14. The lug-free electrical connector assembly of claim 13, wherein the housing of the first connector is coupled with the second connector, tilting of the housing of the first connector relative to the mating housing is enabled by a plurality of gap allowances between a first mechanical coupling device of the first connector and a second mechanical coupling device of the second connector.

15. The lug-free electrical connector assembly of claim 14, wherein the first mechanical coupling device is a screw thread and the second mechanical coupling device is a nut thread.

16. The lug-free electrical connector assembly of claim 14, wherein, in the tilted arrangement, the housing of the first connector and the mating housing only partially abut.

17. The lug-free electrical connector assembly of claim 13, wherein the lug-free electrical connector assembly is used in a high power application with currents of at least 50 A.

18. A lug-free electrical connector assembly, comprising:

a first electrical connector including a first housing defining an internal connector space and having an electrical socket contact housed in the internal connector space; and

a second electrical connector mateable with the first electrical connector along a mating axis, the second electrical connector having a second housing mateable with the first housing and a second electrical contact mateable with the electrical socket contact, a terminal end surface of the electrical socket contact at least partially abuts against a mating terminal end surface of the second electrical contact, a shell terminal surface of the first housing does not abut against a shell terminal surface of the second housing.

19. The lug-free electrical connector assembly of claim 18, wherein:

the electrical socket contact is held in a first contact sleeve that is removably positioned in the first housing; and/or

the second electrical contact is held in a second contact sleeve removably positioned in the second housing.

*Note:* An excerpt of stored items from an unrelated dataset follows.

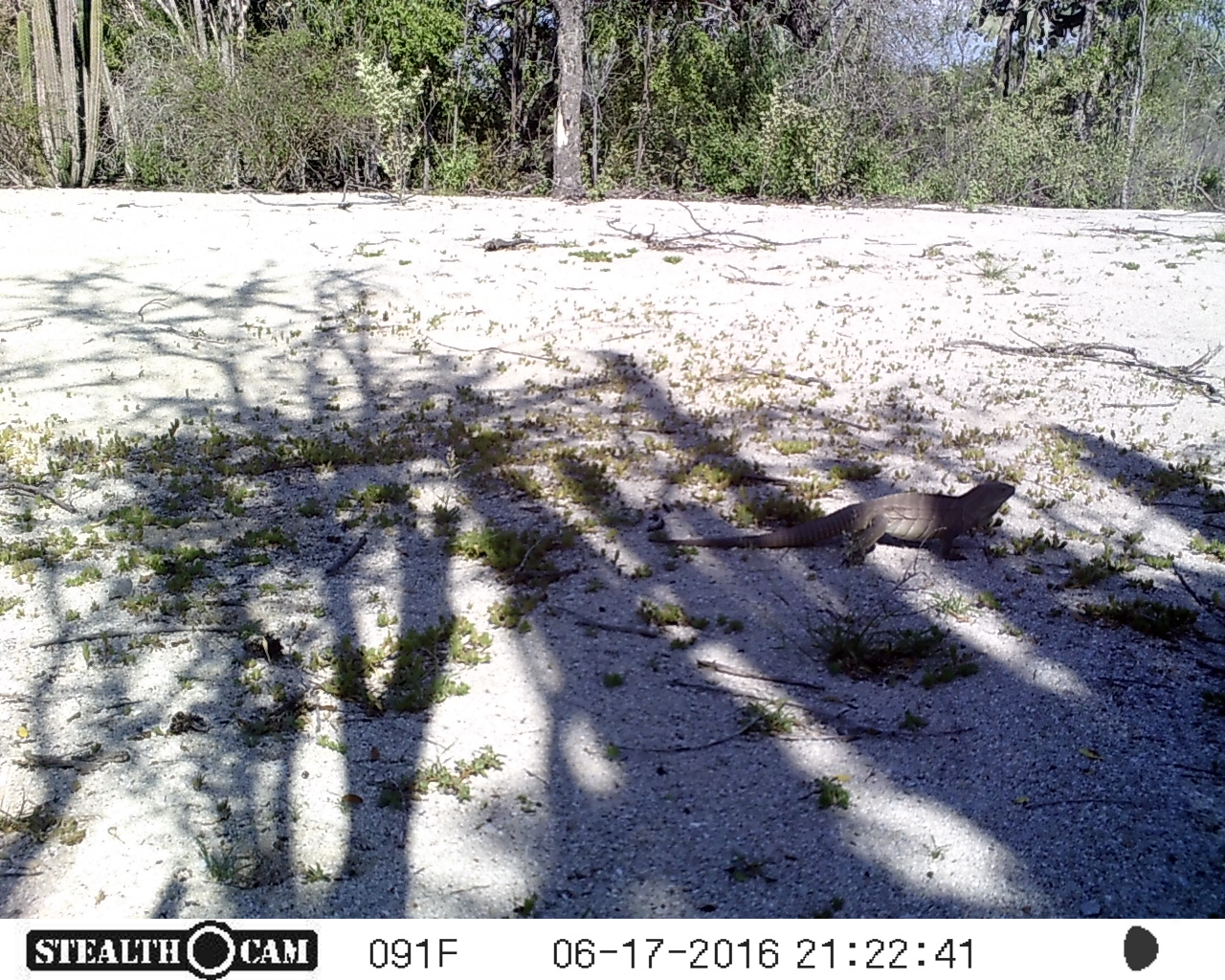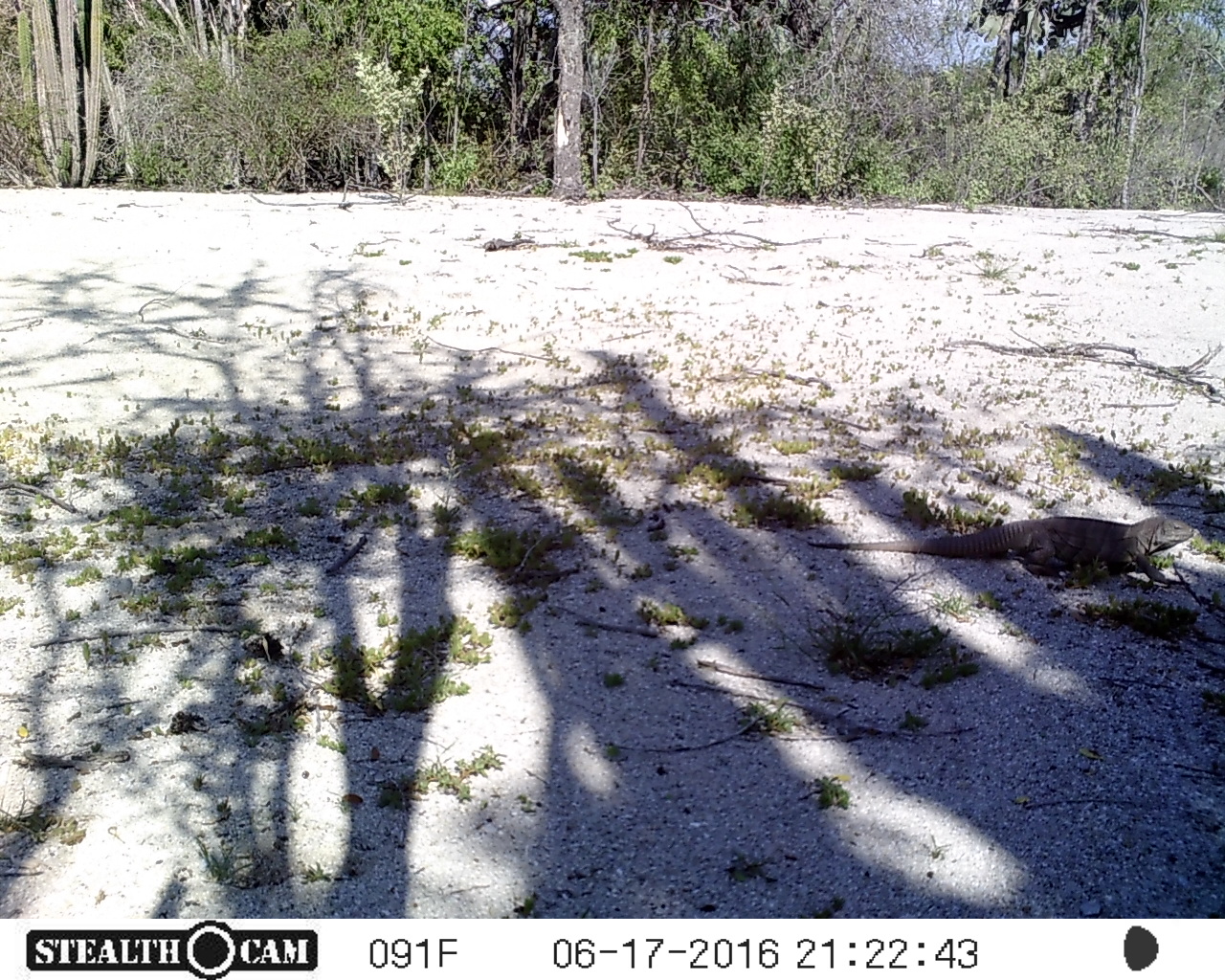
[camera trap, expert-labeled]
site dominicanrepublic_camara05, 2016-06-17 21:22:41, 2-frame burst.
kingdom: Animalia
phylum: Chordata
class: Reptilia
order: Squamata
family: Iguanidae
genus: Iguana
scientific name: Iguana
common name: typical iguanas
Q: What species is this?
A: Iguana (typical iguanas).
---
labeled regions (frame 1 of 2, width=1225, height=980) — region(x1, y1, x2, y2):
iguana: region(645, 475, 1022, 568)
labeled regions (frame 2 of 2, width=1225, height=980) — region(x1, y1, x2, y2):
iguana: region(802, 509, 1197, 590)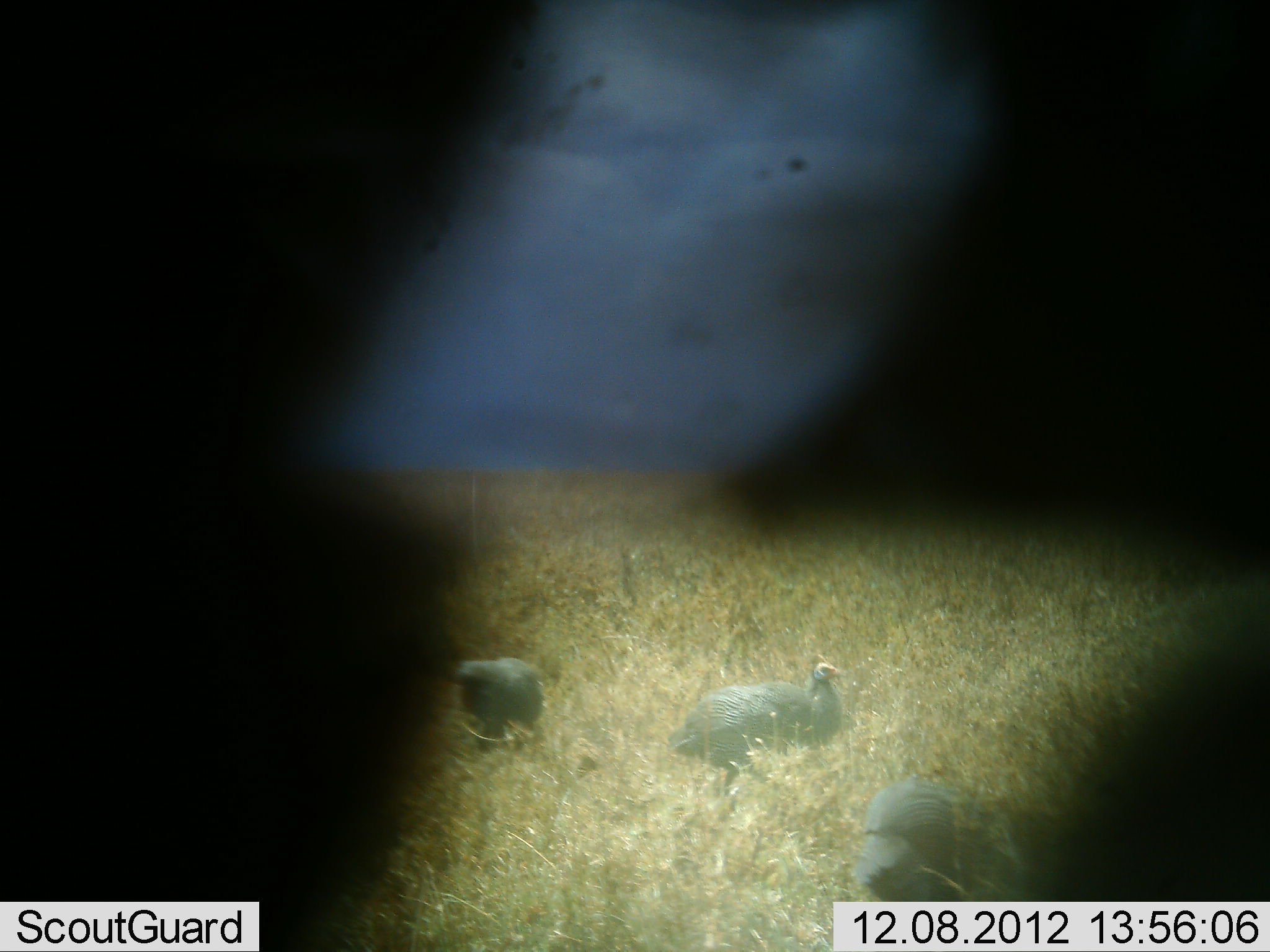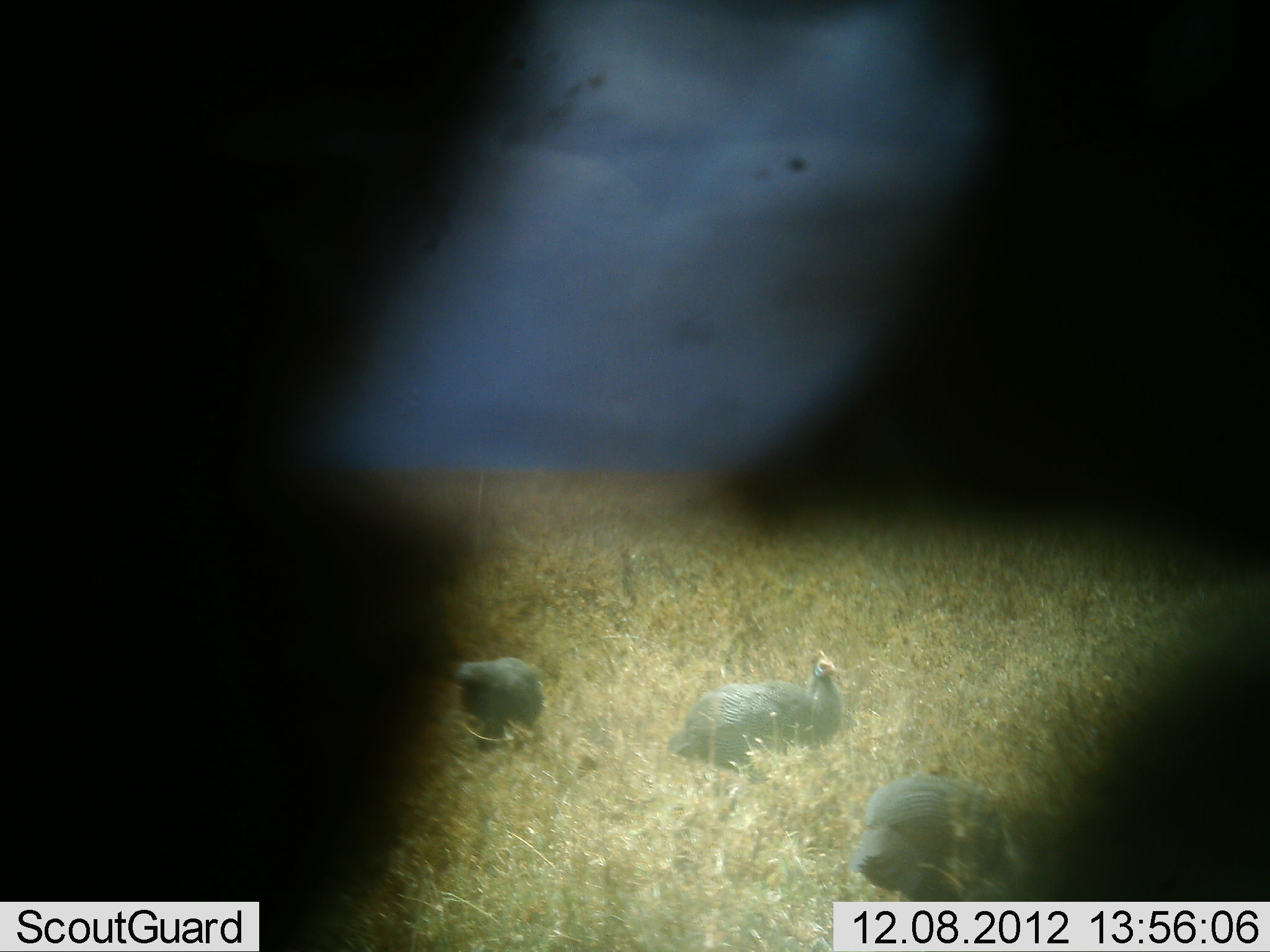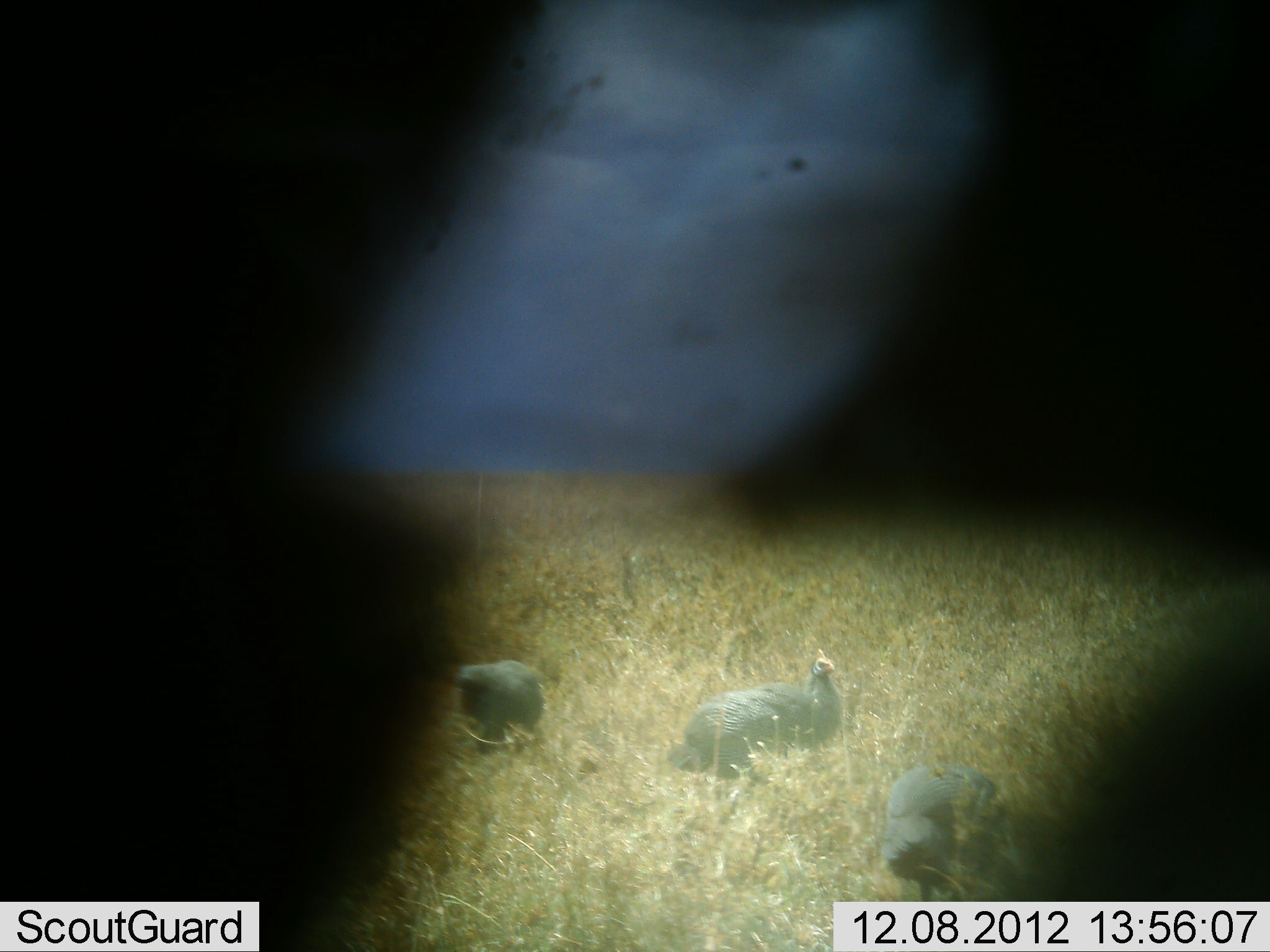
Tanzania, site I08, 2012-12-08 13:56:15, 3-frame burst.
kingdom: Animalia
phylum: Chordata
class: Aves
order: Galliformes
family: Numididae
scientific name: Numididae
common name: guinea fowl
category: guineafowl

20. The lug-free electrical connector assembly of claim 19, wherein the first electrical connector has a first safety pin and/or the second electrical connector has a second safety pin, at least one of the first safety pin and the second safety pin is movable between a safe position and an unsafe position, the at least one of the first safety pin and the second safety pin prevents mating of the first electrical connector and the second electrical connector by protruding from one of the first housing and the second housing.